Copy the lines word for word, starting at the line that contains "At this angle, which" and ending at the line that contains "the spectator standing at point (863, 424) →", with both of those lines included.

A run of records
......
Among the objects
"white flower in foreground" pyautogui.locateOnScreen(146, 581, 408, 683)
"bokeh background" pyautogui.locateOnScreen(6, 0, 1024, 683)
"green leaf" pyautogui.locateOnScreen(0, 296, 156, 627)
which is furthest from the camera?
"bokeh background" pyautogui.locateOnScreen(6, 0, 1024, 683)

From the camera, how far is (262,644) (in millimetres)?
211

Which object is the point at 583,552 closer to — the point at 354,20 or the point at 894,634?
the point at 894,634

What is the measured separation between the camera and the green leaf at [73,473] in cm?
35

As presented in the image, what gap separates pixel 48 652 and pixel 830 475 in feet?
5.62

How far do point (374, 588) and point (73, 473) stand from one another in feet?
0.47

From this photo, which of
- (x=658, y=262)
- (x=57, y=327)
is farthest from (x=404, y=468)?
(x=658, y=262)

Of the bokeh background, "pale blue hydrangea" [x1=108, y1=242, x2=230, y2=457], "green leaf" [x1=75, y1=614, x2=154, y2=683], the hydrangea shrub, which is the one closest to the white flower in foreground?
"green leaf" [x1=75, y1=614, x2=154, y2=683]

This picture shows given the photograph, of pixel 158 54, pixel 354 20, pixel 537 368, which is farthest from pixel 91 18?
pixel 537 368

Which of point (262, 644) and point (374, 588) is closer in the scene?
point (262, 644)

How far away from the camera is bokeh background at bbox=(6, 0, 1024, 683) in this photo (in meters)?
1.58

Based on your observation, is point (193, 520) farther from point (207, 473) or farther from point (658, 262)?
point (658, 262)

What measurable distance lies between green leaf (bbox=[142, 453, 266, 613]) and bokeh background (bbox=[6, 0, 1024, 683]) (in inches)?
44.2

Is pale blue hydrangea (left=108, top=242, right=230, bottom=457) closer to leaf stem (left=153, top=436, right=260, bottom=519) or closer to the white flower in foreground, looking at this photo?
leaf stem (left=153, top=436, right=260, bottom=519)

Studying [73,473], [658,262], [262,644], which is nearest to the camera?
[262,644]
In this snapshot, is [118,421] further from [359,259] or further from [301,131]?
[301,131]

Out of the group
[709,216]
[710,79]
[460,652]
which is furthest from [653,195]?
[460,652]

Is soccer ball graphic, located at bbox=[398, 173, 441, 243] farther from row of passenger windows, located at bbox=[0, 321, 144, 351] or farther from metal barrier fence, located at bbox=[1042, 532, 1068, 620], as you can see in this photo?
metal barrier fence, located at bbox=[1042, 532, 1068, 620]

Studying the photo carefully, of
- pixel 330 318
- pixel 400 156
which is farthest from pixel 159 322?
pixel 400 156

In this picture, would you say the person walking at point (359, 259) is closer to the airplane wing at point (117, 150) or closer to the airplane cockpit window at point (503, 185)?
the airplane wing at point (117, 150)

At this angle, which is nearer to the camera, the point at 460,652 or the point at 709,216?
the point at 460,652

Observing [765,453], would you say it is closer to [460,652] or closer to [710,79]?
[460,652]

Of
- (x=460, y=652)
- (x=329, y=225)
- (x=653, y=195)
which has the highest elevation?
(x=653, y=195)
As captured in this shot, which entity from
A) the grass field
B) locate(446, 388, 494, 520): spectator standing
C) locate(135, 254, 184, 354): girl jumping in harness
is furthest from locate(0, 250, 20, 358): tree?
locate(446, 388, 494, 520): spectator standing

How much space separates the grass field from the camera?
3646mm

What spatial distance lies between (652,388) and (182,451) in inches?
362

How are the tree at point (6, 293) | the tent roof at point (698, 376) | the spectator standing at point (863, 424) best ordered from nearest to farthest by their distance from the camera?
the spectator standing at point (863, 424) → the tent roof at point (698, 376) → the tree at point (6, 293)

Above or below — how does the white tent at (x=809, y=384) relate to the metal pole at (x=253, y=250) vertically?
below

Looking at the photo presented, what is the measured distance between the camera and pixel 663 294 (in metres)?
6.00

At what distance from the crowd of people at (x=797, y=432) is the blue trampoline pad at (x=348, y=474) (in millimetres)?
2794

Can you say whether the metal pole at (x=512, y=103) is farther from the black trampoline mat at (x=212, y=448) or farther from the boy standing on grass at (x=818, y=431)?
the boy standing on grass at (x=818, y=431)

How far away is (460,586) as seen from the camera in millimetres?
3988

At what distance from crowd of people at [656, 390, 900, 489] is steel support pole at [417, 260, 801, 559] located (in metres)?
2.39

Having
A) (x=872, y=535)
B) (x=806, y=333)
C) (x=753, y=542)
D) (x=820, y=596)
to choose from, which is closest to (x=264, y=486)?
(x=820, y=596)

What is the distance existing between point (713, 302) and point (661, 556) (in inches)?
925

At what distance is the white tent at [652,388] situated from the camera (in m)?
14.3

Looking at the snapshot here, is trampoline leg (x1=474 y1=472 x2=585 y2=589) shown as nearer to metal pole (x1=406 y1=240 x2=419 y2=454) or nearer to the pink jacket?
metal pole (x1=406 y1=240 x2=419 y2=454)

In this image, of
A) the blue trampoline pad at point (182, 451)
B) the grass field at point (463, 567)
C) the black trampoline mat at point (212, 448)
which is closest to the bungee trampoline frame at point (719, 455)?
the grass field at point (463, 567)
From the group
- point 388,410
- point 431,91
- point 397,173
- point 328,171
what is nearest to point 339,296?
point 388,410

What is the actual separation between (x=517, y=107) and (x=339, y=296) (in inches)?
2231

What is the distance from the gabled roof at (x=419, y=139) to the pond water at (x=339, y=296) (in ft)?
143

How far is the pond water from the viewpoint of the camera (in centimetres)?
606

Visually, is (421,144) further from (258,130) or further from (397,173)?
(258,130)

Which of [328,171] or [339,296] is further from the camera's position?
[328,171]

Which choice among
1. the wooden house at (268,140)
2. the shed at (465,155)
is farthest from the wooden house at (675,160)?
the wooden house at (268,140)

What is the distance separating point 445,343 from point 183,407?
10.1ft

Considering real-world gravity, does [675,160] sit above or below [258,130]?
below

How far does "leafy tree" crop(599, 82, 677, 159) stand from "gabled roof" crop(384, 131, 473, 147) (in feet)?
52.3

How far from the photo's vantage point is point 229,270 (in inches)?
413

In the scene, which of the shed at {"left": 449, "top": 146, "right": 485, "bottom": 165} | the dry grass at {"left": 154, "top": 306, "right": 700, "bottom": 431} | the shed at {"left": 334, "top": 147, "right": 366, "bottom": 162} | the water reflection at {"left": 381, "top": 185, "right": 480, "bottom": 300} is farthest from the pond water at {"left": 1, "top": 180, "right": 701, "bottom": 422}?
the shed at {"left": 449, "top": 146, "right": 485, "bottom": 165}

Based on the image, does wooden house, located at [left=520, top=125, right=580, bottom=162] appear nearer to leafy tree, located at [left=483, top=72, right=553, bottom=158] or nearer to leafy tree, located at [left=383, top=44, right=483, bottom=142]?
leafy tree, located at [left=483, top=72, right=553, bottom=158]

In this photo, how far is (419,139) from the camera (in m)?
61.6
......
■ Final result ■
At this angle, which is nearer to the camera, the point at 460,652 or the point at 709,216?
the point at 460,652

Observing [765,453], would you say it is closer to [460,652] or closer to [710,79]?
[460,652]

Of
- (x=460, y=652)
- (x=329, y=225)
- (x=653, y=195)
which has the highest elevation?
(x=653, y=195)
As captured in this shot, which entity from
A) the grass field
B) locate(446, 388, 494, 520): spectator standing
C) locate(135, 254, 184, 354): girl jumping in harness
is furthest from locate(0, 250, 20, 358): tree?
locate(446, 388, 494, 520): spectator standing

How much space separates the grass field from the camera?
3646mm

What spatial distance lies between (652,388) and (182,451) in inches?
362

How are the tree at point (6, 293) | the tent roof at point (698, 376) | the spectator standing at point (863, 424) best ordered from nearest to farthest by their distance from the camera?
the spectator standing at point (863, 424) → the tent roof at point (698, 376) → the tree at point (6, 293)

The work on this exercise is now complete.